Records from a collection:
[start]
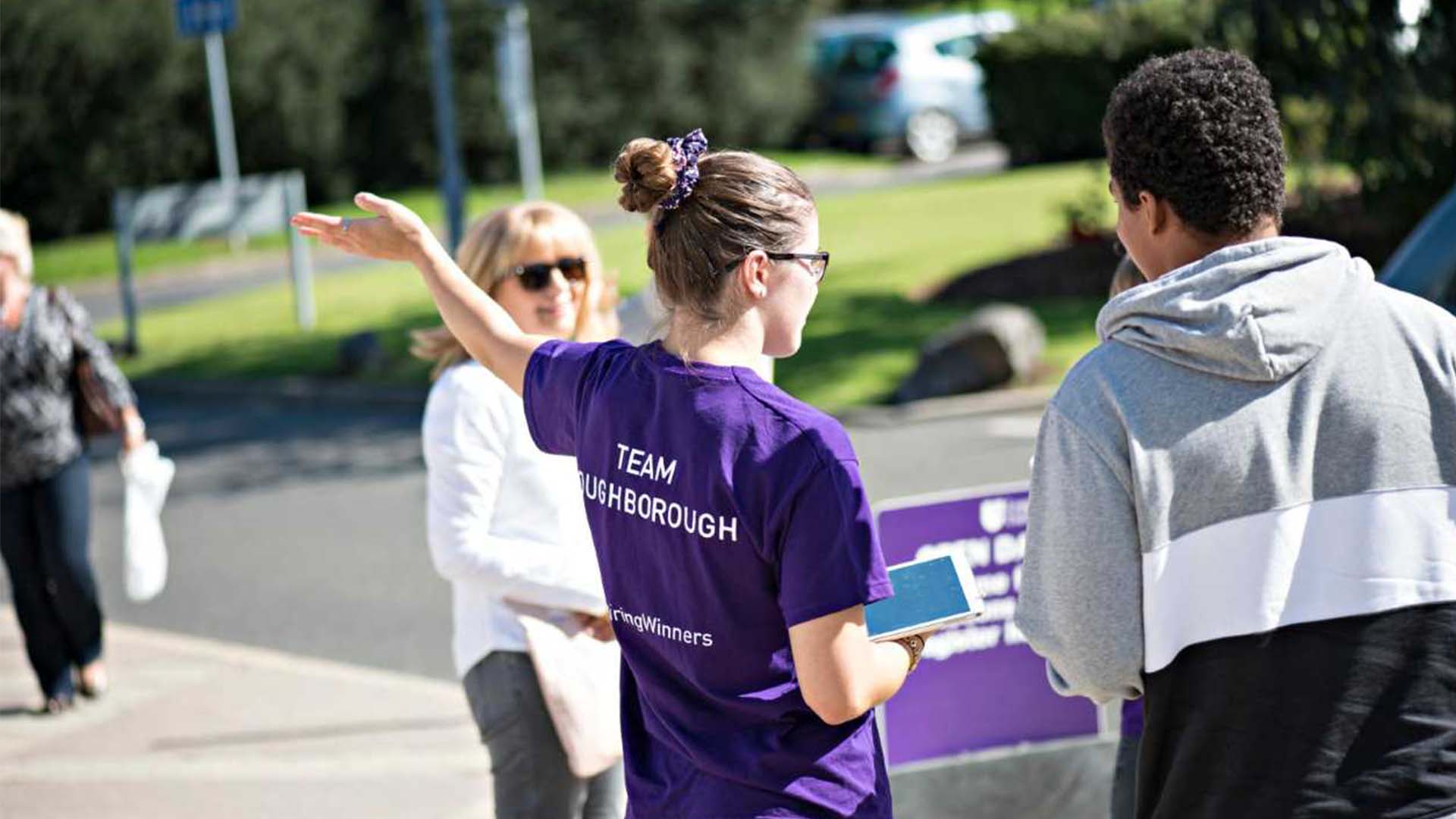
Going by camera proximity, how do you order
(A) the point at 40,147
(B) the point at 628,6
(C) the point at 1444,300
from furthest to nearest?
(B) the point at 628,6 < (A) the point at 40,147 < (C) the point at 1444,300

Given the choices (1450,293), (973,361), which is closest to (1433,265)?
(1450,293)

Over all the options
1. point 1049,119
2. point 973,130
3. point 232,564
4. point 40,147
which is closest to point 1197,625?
point 232,564

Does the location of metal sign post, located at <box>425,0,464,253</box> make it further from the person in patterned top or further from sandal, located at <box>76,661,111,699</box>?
sandal, located at <box>76,661,111,699</box>

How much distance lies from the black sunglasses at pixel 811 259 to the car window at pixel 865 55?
2567 centimetres

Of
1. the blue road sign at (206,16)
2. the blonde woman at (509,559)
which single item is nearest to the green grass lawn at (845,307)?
the blue road sign at (206,16)

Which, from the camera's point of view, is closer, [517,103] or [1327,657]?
[1327,657]

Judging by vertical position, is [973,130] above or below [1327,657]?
below

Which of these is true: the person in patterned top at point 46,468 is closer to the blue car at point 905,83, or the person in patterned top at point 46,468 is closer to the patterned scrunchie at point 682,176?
the patterned scrunchie at point 682,176

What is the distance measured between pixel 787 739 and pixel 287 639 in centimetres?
518

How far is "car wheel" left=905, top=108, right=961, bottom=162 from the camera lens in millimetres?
27641

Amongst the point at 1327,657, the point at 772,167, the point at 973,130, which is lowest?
the point at 973,130

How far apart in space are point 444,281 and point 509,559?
73cm

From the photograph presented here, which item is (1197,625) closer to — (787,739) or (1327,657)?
(1327,657)

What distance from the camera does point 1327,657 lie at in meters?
2.16
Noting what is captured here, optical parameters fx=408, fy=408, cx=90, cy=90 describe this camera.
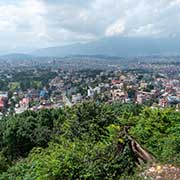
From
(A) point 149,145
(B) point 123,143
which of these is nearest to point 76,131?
(A) point 149,145

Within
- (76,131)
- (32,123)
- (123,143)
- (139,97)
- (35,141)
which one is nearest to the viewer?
(123,143)

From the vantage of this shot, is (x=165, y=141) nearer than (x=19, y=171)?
No

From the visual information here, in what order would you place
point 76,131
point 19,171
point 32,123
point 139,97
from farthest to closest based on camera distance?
1. point 139,97
2. point 32,123
3. point 76,131
4. point 19,171

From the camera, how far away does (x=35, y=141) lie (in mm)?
17125

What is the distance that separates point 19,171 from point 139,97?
122 ft

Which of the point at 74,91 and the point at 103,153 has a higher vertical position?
the point at 103,153

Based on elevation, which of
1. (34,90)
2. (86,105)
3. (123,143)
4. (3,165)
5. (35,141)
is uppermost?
(123,143)

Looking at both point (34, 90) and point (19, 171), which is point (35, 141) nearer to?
point (19, 171)

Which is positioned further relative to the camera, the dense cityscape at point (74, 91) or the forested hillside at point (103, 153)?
the dense cityscape at point (74, 91)

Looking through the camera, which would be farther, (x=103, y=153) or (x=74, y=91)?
(x=74, y=91)

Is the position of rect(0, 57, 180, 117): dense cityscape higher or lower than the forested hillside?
lower

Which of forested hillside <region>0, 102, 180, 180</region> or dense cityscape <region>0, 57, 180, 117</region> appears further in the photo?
dense cityscape <region>0, 57, 180, 117</region>

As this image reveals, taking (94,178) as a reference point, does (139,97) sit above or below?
below

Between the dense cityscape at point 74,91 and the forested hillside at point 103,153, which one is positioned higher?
the forested hillside at point 103,153
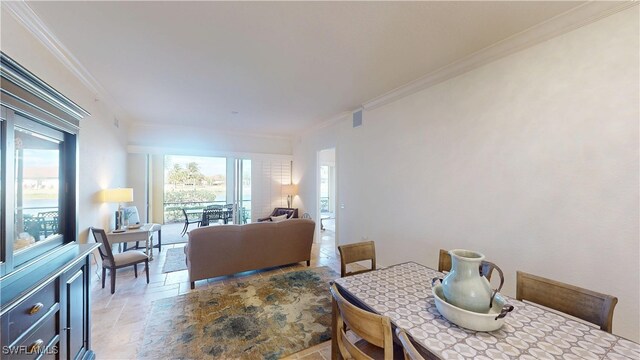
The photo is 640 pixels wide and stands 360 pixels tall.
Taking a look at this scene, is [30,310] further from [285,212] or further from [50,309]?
[285,212]

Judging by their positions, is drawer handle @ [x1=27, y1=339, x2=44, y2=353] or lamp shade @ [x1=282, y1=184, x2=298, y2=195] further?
lamp shade @ [x1=282, y1=184, x2=298, y2=195]

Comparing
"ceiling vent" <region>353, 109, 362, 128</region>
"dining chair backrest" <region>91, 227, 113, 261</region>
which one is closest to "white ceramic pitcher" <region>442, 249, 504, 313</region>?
"ceiling vent" <region>353, 109, 362, 128</region>

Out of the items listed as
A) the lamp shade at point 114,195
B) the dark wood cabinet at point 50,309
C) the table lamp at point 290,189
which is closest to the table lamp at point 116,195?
the lamp shade at point 114,195

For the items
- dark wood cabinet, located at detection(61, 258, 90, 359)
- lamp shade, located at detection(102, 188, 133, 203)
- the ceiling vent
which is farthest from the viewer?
the ceiling vent

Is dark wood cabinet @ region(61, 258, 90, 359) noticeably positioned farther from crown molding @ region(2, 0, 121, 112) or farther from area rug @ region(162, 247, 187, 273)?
area rug @ region(162, 247, 187, 273)

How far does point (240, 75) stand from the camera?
2867 millimetres

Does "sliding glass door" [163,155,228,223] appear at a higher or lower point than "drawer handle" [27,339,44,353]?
higher

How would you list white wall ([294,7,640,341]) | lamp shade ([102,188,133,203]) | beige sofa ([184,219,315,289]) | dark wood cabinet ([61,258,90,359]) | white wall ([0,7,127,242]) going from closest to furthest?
1. dark wood cabinet ([61,258,90,359])
2. white wall ([294,7,640,341])
3. white wall ([0,7,127,242])
4. beige sofa ([184,219,315,289])
5. lamp shade ([102,188,133,203])

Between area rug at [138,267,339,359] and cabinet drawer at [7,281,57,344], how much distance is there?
1098 millimetres

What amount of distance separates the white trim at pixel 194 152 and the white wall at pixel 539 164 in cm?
407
[end]
§ Exercise details
Reproduce word for word the lines from the beginning through the line containing "(B) the point at 628,6 <", leaving out the picture.

§ Correct output
Going by camera proximity, how do you order
(A) the point at 40,147
(B) the point at 628,6
(C) the point at 1444,300
from furthest to nearest?
(B) the point at 628,6 < (A) the point at 40,147 < (C) the point at 1444,300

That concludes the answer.